Raw data to meaningful Features for your ML model
We all know that a good ML model needs a large preprocessed dataset with good features. But the question is how to find good features among all the attributes we have in the dataset?
It depends on how we define our goal, or what we are actually going to predict. Let’s see what characteristics should a good feature have.
First, it should be identified as a possible feature. Assume that we are going to train a model to predict the value of a house. What are the possible features we might need? Location, square footage, number of rooms, what is the previous selling price, how old is that house and so on. But is that necessary to have who owns that house now? Obviously NOT!. The point is, different problems on the same domain may need different features. To identify the features, we should well aware of what we actually going to solve. Because the feature should be related to the objective.
Second, it should be known or available at the prediction time. Let us say we are going to predict the sales for the next three days. But the problem, in reality, we get the sales data to our Dataware house at least a month later. We do not get the sales data in real-time. So here we cannot have the previous day’s sales as a feature for our prediction. Again, it all depends on our objective. Some data could be known immediately some other data do not available in real-time.
Third, we need to have numeric data with meaningful magnitude. We all know we use mathematical and statistical functions in our neurons to create the neural network. So we need numeric data as our features. But it doesn’t mean it always needs to be numeric. String and character data types also can be features. But we represent them in numeric values in a meaningful way. For example, word2vec is a method used to vectorize the String data for ML models. The key point is, to get better predictions we need to have as much as numeric features related to our model.
Fourth, we should have enough sample data based on each feature value we have. Unless it cannot be a good feature. Say we are going to include location as a feature for our model and we only have entries from a single location. In the end, our model going to predict pricing for houses from other locations. Then there is no point in having location as a feature to train the model. If we have entries from three different locations and at least we have a certain amount of entries from each location then it is good to have location as a feature.

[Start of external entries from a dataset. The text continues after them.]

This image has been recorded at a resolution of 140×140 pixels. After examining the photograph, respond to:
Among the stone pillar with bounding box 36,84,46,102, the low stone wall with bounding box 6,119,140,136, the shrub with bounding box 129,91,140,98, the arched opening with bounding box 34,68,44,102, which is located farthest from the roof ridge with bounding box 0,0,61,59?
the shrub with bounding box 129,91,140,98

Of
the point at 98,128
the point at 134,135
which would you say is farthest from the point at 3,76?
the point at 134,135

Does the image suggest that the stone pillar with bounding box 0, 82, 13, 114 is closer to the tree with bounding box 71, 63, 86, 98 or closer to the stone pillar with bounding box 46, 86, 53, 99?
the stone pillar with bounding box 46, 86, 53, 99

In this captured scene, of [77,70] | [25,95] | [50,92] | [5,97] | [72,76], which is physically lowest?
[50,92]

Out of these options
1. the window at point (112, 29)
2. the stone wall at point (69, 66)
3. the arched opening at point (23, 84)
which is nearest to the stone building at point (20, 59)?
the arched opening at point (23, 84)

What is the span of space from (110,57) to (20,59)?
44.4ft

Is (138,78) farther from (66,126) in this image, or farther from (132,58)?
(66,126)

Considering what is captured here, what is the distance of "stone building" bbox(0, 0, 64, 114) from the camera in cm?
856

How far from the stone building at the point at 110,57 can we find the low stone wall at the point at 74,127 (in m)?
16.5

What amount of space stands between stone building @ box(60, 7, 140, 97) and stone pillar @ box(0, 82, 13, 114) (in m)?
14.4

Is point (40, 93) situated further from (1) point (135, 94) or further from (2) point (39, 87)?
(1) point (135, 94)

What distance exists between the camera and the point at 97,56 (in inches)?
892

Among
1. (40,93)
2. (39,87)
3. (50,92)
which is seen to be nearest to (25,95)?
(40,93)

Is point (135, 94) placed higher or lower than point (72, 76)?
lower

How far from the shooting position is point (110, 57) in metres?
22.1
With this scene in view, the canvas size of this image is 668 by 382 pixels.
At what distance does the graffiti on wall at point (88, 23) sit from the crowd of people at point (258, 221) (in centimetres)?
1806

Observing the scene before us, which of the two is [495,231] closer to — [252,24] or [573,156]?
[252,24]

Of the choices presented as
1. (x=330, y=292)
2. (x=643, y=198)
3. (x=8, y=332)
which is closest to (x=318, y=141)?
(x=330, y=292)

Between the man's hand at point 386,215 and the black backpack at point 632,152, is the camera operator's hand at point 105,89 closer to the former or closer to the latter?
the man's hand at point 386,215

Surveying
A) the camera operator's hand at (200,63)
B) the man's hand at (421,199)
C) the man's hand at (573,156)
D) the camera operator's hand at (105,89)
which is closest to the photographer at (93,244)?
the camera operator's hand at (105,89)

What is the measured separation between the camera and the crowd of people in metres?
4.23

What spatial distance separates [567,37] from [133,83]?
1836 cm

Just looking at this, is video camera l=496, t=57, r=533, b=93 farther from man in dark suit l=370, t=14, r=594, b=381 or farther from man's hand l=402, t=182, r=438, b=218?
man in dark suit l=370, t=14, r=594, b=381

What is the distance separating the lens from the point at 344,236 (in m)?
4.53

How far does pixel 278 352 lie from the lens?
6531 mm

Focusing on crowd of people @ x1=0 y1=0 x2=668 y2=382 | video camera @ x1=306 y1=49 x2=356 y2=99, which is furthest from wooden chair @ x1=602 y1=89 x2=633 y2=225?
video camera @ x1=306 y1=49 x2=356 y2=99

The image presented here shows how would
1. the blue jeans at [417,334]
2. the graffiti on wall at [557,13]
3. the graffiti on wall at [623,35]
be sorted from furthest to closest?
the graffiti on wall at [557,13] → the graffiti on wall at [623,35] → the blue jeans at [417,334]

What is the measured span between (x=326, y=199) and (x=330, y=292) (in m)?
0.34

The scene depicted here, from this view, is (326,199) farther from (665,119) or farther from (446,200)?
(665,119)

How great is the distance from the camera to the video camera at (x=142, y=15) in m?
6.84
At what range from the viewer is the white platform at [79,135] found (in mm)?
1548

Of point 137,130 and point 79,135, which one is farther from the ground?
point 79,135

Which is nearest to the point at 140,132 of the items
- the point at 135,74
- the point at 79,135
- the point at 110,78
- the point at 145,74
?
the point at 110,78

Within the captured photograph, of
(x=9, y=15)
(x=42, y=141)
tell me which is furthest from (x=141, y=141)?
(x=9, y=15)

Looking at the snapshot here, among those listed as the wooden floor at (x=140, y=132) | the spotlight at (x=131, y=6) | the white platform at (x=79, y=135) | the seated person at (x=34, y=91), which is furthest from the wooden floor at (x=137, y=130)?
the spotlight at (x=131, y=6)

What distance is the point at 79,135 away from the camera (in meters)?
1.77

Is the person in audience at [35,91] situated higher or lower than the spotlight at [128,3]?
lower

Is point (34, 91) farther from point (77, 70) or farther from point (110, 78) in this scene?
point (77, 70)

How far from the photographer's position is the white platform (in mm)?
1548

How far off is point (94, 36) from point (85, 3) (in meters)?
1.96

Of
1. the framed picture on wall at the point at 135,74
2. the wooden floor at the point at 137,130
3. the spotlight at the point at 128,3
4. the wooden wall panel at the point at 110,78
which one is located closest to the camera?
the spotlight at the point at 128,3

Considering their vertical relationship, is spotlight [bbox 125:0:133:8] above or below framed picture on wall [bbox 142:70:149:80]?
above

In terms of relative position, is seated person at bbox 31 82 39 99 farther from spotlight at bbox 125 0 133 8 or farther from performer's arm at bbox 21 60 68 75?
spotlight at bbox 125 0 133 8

The last one is YOU!, bring your human insight. You should have expertise related to the problem you are going to solve using this model. And your curious mind for thinking.
Before I conclude, I need to mention one thing. Features not only comes once in your model's life. You can always come back and add or remove features and retrain your model whenever it is needed.
Hope you understood how to select good features related to your problem or model. Do you have any other characteristic we should focus on while selecting features?